It’s been a long time since my last post. It’s not that I haven’t been cooking and taking photos; it’s just that I haven’t been making the time to sit down and write about it. I write blogs and do social media for four companies, and I get paid to do that. I don’t get paid to do this blog, so the other stuff tends to take priority. By the time I’m finished with the other stuff, I’m usually all written out. But Wednesday my mom and I made something that reminded me of my childhood, and I simply had to share it.
Gray is on spring break both this week and next week. We talked about going somewhere, but Matt is ‘testing out retirement’ and enjoying it a bit too much. He’d been planning for some time to tear down his old shop and build a bigger, better barn, and now that dream is finally becoming a reality.

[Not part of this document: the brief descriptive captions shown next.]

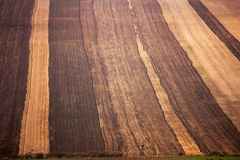 Tract of land in fall Stock Images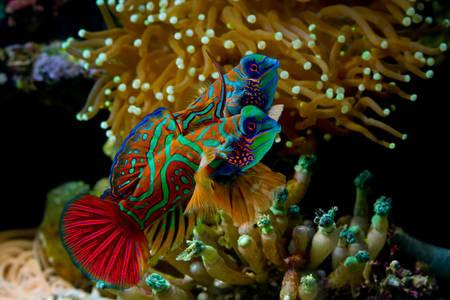 Fish Mandarin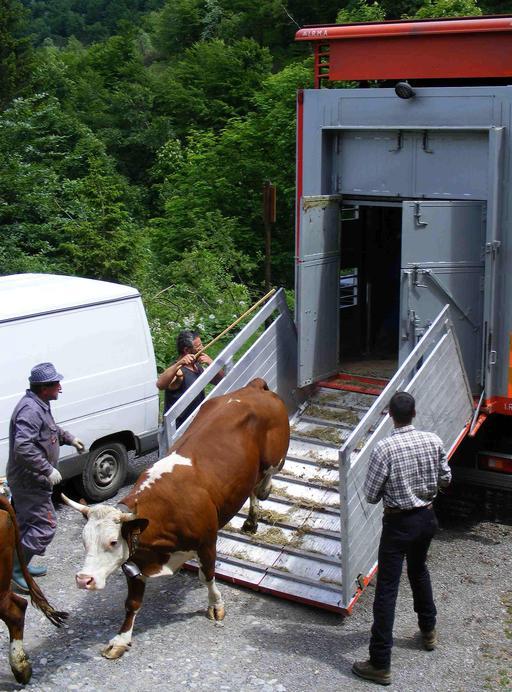 Transhumance du bétail des cols alpins
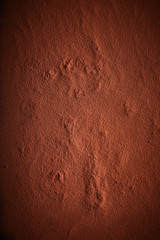 Background texture of cocoa or chocolate powder
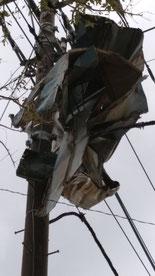 台風15号の爪痕 八街市 被害 停電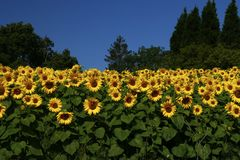 Sunflowers planted together. Sunflowers looking spectacular planted together as a screen Royalty Free Stock Photos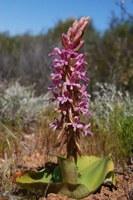 orchidaceae-satyrium_erectum.jpg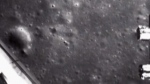 China spouts seeds on the moon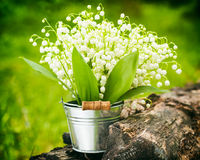 Lily of the valley flowers in bucket in forest Stock Photo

He’s so focused on working on building that I cannot seem to tear him away for even a few days, so Gray and I decided to visit my parents. There we were, our last day before heading back to Tennessee, and I started working on my mom. It was clear that I wanted something, so she finally just said, “Spit it out. What do you want?” “Will you make me some caramel corn?” I asked. And so the adventure began.
Grandma Butler’s Caramel Popcorn
- 3 quarts popped corn (the good stuff made on the stove)
- 1/2 cup brown sugar
- 1/2 cup karo syrup
- 3/4 cup granulated sugar
- 1/2 cup water
- 1/2 teaspoon salt
Cook the above ingredients to crackle or hardball stage, and it spins a thread. Remove from the heat and add:
- 2 teaspoons butter
- 1/2 teaspoon soda
- 1/2 teaspoon vanilla
Pour over the popped corn and mix well.
And as we made it, we reminisced about how my grandma did it, never using a thermometer (of course, we did)…..testing for it to spin like thread, and always knowing when it was perfectly done. The funniest part was that Gray had never had popcorn cooked on the stove with oil. He liked that better than the actual caramel corn, which by the way, I ate my weight in.
As always, I could not leave well enough alone. I had to put some on a cookie sheet and drizzle it with melted milk and white chocolate. I’m pretty sure my grandma wouldn’t mind.
And Matt Mitchell, your half is not at the bottom of the container.